# MATERIAL SHOWN

>> BEGIN

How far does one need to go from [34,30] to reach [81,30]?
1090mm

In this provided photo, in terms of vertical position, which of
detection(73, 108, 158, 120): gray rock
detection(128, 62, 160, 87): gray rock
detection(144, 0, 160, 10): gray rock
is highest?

>> END

# GOAL
Arrange every line of the listing above as a numbered list, leaving out any blank lines.

# TASK OUTPUT
1. How far does one need to go from [34,30] to reach [81,30]?
2. 1090mm
3. In this provided photo, in terms of vertical position, which of
4. detection(73, 108, 158, 120): gray rock
5. detection(128, 62, 160, 87): gray rock
6. detection(144, 0, 160, 10): gray rock
7. is highest?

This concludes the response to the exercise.